-- Begin Extracted data --

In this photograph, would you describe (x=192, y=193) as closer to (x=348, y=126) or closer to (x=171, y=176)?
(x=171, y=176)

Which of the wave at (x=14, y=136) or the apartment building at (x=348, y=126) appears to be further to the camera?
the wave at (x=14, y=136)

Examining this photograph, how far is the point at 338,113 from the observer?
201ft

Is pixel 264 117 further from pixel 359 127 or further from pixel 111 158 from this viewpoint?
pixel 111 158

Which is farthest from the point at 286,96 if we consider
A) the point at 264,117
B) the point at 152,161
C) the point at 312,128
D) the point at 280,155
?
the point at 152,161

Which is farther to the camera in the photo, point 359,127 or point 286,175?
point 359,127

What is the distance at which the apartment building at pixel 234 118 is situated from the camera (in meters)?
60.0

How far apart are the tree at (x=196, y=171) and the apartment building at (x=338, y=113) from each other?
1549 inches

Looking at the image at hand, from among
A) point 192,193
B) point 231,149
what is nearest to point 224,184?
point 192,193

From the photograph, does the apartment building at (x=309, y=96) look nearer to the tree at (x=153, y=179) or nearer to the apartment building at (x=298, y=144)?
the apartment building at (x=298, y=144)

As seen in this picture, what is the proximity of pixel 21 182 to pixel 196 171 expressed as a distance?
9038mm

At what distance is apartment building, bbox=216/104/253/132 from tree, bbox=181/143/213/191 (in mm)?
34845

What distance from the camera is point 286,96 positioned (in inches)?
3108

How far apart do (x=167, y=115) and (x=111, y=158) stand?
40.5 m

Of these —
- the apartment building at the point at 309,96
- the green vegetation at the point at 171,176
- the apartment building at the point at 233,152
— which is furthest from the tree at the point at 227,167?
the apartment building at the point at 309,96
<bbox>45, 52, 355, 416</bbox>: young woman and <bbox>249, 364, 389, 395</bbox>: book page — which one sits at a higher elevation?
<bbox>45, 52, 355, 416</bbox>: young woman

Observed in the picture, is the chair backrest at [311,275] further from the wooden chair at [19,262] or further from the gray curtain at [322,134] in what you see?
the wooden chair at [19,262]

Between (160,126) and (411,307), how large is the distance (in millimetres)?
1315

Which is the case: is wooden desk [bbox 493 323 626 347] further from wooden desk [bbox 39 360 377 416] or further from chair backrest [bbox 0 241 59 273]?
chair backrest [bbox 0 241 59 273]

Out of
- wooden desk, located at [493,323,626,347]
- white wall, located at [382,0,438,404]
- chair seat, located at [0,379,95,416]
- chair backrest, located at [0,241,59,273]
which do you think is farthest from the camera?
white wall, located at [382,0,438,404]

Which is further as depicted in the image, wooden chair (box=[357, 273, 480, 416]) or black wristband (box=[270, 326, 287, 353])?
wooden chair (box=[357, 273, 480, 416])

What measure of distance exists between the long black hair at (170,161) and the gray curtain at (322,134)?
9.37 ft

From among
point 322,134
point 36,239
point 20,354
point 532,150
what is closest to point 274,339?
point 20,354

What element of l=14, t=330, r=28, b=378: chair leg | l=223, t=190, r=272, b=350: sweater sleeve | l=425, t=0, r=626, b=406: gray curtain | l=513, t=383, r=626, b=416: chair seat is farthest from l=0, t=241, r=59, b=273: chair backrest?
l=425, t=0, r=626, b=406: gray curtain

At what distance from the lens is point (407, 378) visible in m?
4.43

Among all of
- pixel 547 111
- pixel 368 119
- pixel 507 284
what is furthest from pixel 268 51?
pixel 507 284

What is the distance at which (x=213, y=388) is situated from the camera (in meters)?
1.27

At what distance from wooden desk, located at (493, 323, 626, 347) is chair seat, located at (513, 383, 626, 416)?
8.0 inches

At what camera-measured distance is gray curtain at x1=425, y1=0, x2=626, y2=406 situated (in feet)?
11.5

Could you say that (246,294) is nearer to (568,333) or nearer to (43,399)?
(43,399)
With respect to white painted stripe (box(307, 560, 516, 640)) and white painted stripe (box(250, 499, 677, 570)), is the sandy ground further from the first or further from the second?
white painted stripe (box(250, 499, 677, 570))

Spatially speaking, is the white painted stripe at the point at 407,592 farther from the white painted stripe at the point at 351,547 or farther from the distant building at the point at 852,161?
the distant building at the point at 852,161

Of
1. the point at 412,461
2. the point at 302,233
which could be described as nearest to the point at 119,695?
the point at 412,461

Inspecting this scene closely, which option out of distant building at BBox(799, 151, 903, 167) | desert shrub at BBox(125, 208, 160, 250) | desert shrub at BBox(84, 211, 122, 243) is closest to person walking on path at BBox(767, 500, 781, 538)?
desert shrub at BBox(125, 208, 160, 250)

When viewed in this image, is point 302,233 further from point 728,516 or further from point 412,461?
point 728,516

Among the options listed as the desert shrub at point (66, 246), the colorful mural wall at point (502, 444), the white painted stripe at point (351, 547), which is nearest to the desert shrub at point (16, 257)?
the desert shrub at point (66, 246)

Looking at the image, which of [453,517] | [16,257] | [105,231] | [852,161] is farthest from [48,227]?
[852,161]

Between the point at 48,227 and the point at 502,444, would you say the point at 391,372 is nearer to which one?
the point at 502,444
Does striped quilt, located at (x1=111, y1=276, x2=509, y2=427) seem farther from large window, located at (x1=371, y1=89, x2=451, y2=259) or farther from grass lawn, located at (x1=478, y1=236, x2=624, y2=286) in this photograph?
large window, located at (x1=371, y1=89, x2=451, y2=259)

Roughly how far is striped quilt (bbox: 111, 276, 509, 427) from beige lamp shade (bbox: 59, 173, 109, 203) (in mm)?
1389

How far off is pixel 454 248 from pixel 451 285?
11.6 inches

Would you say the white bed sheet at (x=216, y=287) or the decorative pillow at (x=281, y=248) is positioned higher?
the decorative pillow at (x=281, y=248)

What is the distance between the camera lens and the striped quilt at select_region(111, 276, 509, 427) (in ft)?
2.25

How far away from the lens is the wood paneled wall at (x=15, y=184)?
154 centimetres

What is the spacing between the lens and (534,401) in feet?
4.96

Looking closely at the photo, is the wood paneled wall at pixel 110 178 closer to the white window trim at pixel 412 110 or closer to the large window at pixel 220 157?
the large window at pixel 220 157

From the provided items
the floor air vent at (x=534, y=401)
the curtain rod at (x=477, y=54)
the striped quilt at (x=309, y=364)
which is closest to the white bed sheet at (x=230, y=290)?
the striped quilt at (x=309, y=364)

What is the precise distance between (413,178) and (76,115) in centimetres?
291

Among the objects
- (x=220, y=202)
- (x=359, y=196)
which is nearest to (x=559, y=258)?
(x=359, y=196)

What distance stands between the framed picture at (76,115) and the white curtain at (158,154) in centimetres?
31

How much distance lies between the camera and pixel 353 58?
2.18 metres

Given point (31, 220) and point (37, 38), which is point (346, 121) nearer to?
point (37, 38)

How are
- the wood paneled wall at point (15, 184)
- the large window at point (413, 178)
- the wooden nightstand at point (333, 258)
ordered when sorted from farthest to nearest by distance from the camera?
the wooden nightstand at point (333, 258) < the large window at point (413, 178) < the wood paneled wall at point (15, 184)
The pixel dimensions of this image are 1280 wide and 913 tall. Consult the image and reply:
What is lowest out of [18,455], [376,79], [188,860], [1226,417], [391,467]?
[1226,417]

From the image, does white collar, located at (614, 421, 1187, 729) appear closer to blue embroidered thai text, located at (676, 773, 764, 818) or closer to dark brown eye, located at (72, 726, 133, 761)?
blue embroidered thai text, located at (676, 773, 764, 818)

-- End Extracted data --

#### [Short task]
Copy out the rows above verbatim, from the first line through the line containing "1549 inches", including that line.

#### [Output of the exercise]
In this photograph, would you describe (x=192, y=193) as closer to (x=348, y=126) or closer to (x=171, y=176)?
(x=171, y=176)

Which of the wave at (x=14, y=136) or the apartment building at (x=348, y=126) appears to be further to the camera?
the wave at (x=14, y=136)

Examining this photograph, how far is the point at 338,113 from the observer?
201ft

Is pixel 264 117 further from pixel 359 127 or further from pixel 111 158 from this viewpoint?
pixel 111 158

Which is farthest from the point at 286,96 if we consider
A) the point at 264,117
B) the point at 152,161
C) the point at 312,128
D) the point at 280,155
?
the point at 152,161

Which is farther to the camera in the photo, point 359,127 or point 286,175?
point 359,127

What is the distance at which the apartment building at pixel 234 118 is situated from the camera (in meters)?
60.0

How far apart are the tree at (x=196, y=171) and the apartment building at (x=338, y=113) from each other?
1549 inches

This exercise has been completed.